If an emerging growth company, indicate by check mark if the registrant has elected not to use the extended transition period for complying with any new or revised financial accounting standards provided pursuant to Section 13(a) of the Exchange Act. ¨







Item 5.02. Departure of Directors or Certain Officers; Election of Directors; Appointment of Certain Officers; Compensatory Arrangements of Certain Officers.


On September 17, 2018, Ms. Rong Zhu tendered her voluntary resignation as Chief Financial Officer and Treasurer of Senmiao Technology Limited (the “Company”) to the Board of Directors of the Company (the “Board”), effective immediately. Ms. Zhu’s resignation was for personal reasons and was not due to any disagreement with the Company. Ms. Zhu shall remain as the Finance Manager of the Company’s operating entity, Sichuan Senmiao Ronglian Technology Co., Ltd. (“Sichuan Senmiao”).


To fill the vacancies created by Ms. Zhu’s resignation, the Board appointed Ms. Xiaoyuan Zhang to serve as the Company’s Chief Financial Officer and Treasurer, effective September 17, 2018.


Ms. Xiaoyuan Zhang, age 30, previously served as Senior Auditor and Assurance Manager of Ernst & Young Hua Ming LLP, Chengdu Branch, from October 2010 to September 2018 where she participated in audits of several public companies listed in China, Hong Kong and Singapore, as well as large state-owned and foreign investment enterprises. Ms. Zhang received her dual bachelor’s degrees in accounting and law from Southwestern University of Finance and Economics in Chengdu, China. Ms. Zhang is an intermediate accountant and a Certified Public Accountant of the Chinese Institute of Certified Public Accountants.

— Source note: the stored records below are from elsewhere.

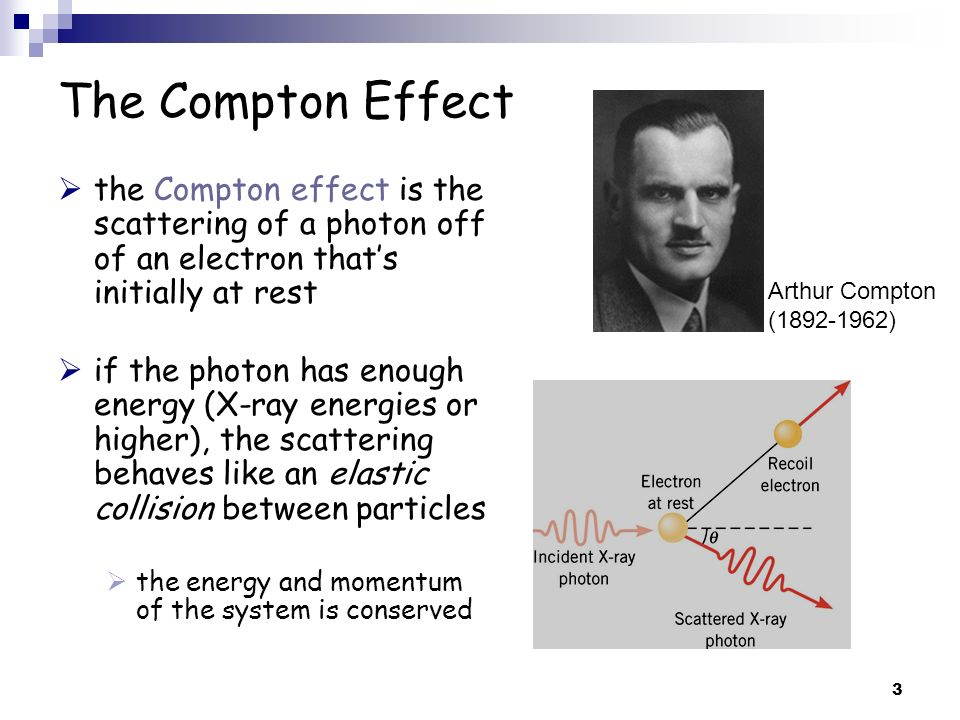 The Compton Effect the Compton effect is the scattering of a photon off of an electron that's initially at rest.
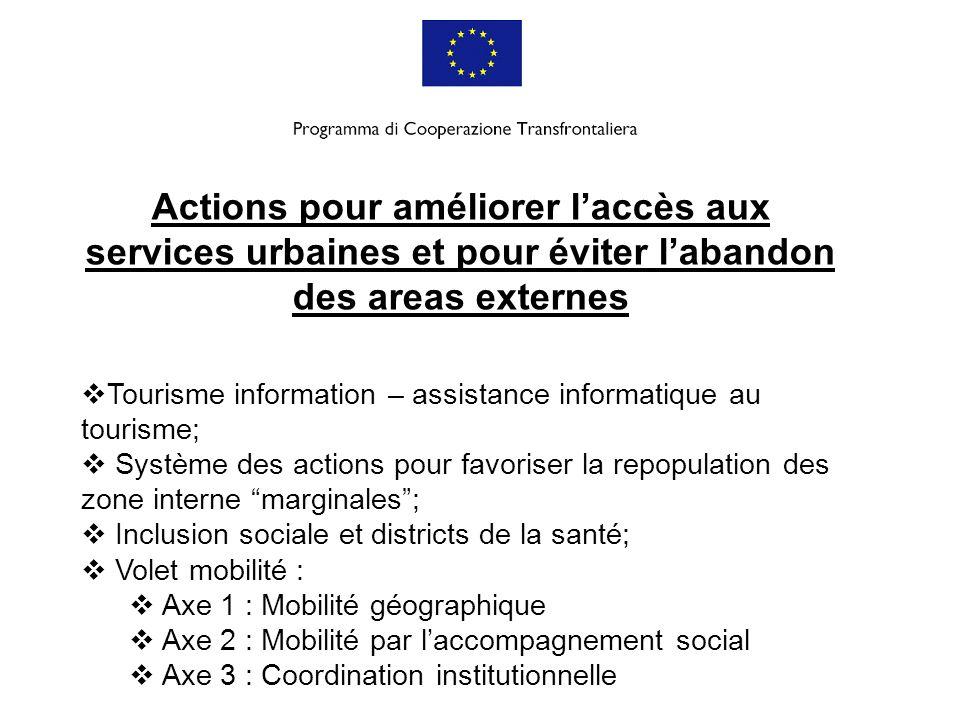 Actions pour améliorer l'accès aux services urbaines et pour éviter l'abandon des areas externes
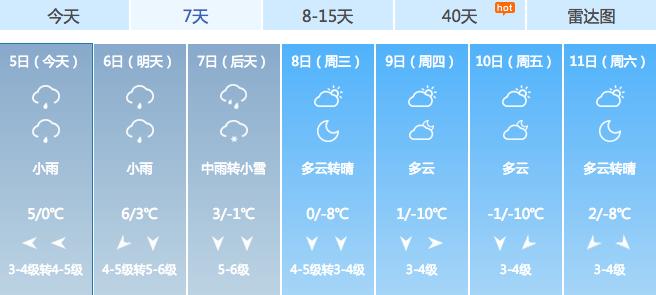 剑灵怎么赚钱:颤抖吧青岛人!重要预警:2020年的初雪要来了!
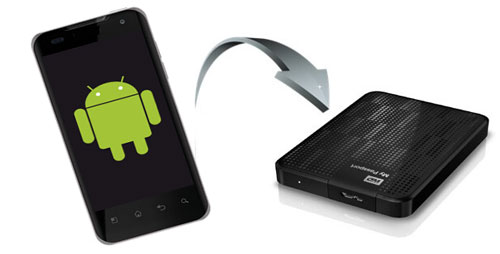 how to transfer photos from android phone to external hard drive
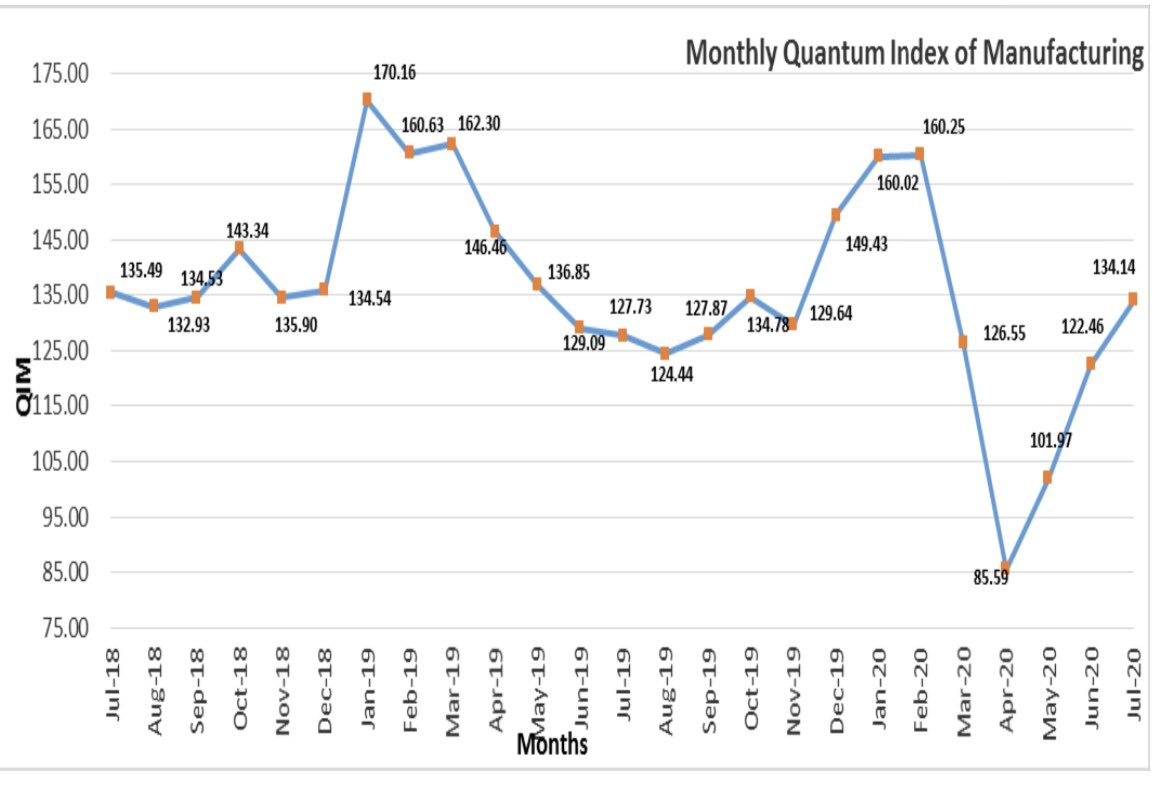 #Breaking  Large scale manufacturing registered growth 5.02% for July 2020 compared to July 2019 & 9.54% compared to June 2020.  Have been on a rise for third successive month, cumulative increase of 57% compared to April 2020.  V-shaped recovery since last 3 months. https://t.co/5osWd1VoEB
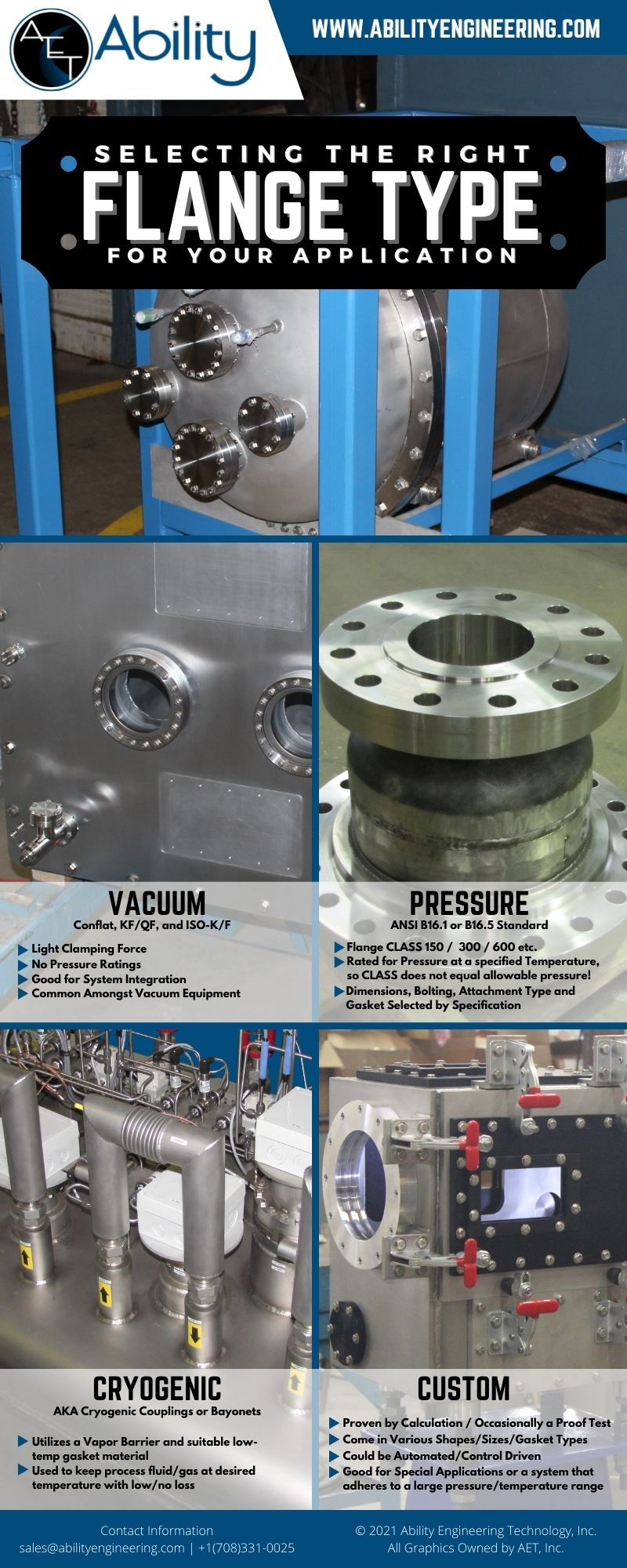 general_guide_to_flanges.jpg
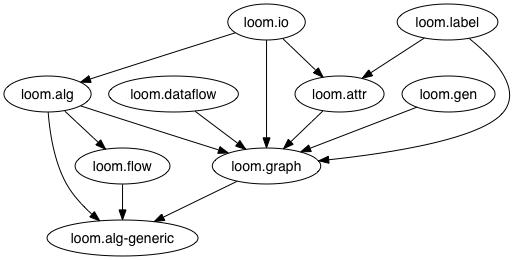 Loom namespace dependency graph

Effective September 17, 2018, the Company and Ms. Zhang entered into an employment agreement (the “Employment Agreement”). Under the Employment Agreement, Ms. Zhang is entitled to an annual salary of RMB 540,000 (approximately $79,075) for her services as Chief Financial Officer and Treasurer of the Company. She is also entitled to participate in the Company’s equity incentive plans and other Company benefits, each as determined by the Board from time to time. Her employment has an initial term of one year and is subject to successive, automatic one-year extensions unless either party gives notice of non-extension to the other party at least 30 days prior to the end of the applicable term.


Pursuant to the Employment Agreement, the Company may terminate Ms. Zhang’s employment for cause, at any time, without notice or remuneration, for certain acts, such as conviction or plea of guilty to a felony or grossly negligent or dishonest acts to the detriment of the Company, or misconduct or a failure to perform agreed duties. In such case, Ms. Zhang will not be entitled to receive payment of any severance benefits or other amounts by reason of the termination, and her right to all other benefits will terminate, except as required by any applicable law. The Company may also terminate Ms. Zhang’s employment without cause upon 30 days’ advance written notice. In such case of termination by the Company, the Company is required to provide the following severance payments and benefits to Ms. Zhang: a cash payment of one month of base salary as of the date of such termination for each year (which is any period longer than six months but no more than one year) and a cash payment of half month of base salary as of the date of such termination for any period of employment no more than six months, provided that the total severance payments shall not exceed twelve months of base salary.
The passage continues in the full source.